Complicated multifactorial diseases deteriorate from one disease to other diseases. For example, existing studies consider Alzheimer’s disease (AD) a comorbidity of epilepsy, but also recognize epilepsy to occur more frequently in patients with AD than those without. It is important to understand the progress of disease that deteriorates to severe diseases. To this end, we develop a transitional phenotyping method based on both longitudinal and cross-sectional relationships between diseases and/or medications. For a cross-sectional approach, we utilized a skip-gram model to represent co-occurred disease or medication. For a longitudinal approach, we represented each patient as a transition probability between medical events and used supervised tensor factorization to decompose into groups of medical events that develop together. Then we harmonized both information to derive high-risk transitional patterns. We applied our method to disease progress from epilepsy to AD. An epilepsy-AD cohort of 600,000 patients were extracted from Cerner Health Facts data. Our experimental results suggested a causal relationship between epilepsy and later onset of AD, and also identified five epilepsy subgroups with distinct phenotypic patterns leading to AD. While such findings are preliminary, the proposed method combining representation learning with tensor factorization seems to be an effective approach for risk factor analysis.

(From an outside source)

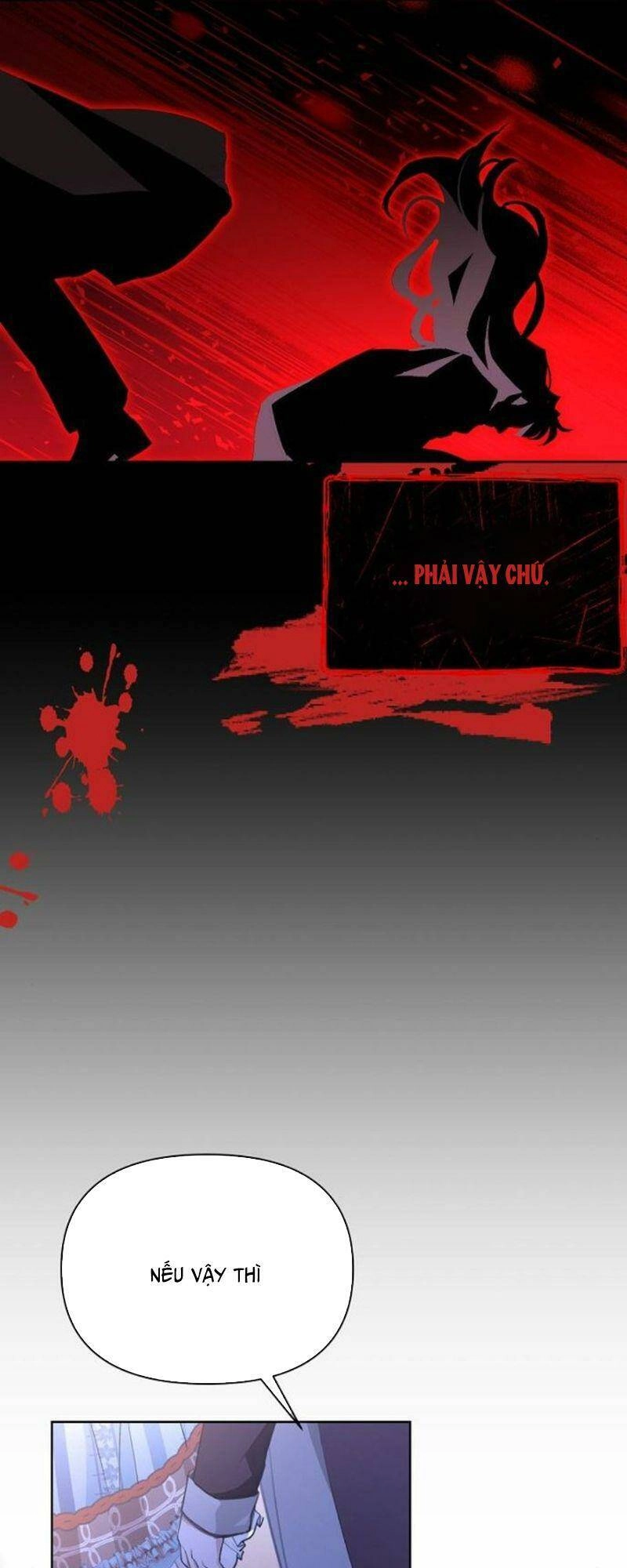 Truy Tìm Ác Nữ Tình Một Đêm Chapter 7 - 76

复杂的多因素疾病从一种疾病恶化为其他疾病。例如，现有研究认为阿尔茨海默氏病（AD）是癫痫的合并症，但也认识到AD患者比非AD患者更容易发生癫痫。重要的是要了解恶化为严重疾病的疾病进展。为此，我们基于疾病和/或药物之间的纵向和横截面关系开发了一种过渡表型方法。对于横断面方法，我们使用了一个跳跃图模型来表示同时发生的疾病或药物。对于纵向方法，我们将每个患者表示为医疗事件之间的转移概率，并使用监督张量分解将其分解为一起发展的医疗事件组。然后，我们统一这两种信息以得出高风险的过渡模式。我们将我们的方法应用于从癫痫病到AD的疾病进展。从Cerner Health Facts数据中提取了600,000名患者的癫痫AD队列。我们的实验结果表明癫痫与AD的发病之间存在因果关系，还确定了五个癫痫亚组，它们具有导致AD的不同表型。尽管这些发现是初步的，但将表示学习与张量因子分解相结合的拟议方法似乎是进行风险因子分析的有效方法。我们的实验结果表明癫痫与AD的发病之间存在因果关系，还确定了五个癫痫亚组，它们具有导致AD的不同表型。尽管这些发现是初步的，但将表示学习与张量因子分解相结合的拟议方法似乎是进行风险因子分析的有效方法。我们的实验结果表明癫痫与AD的发病之间存在因果关系，还确定了五个癫痫亚组，它们具有导致AD的不同表型。尽管这些发现是初步的，但将表示学习与张量因子分解相结合的拟议方法似乎是进行风险因子分析的有效方法。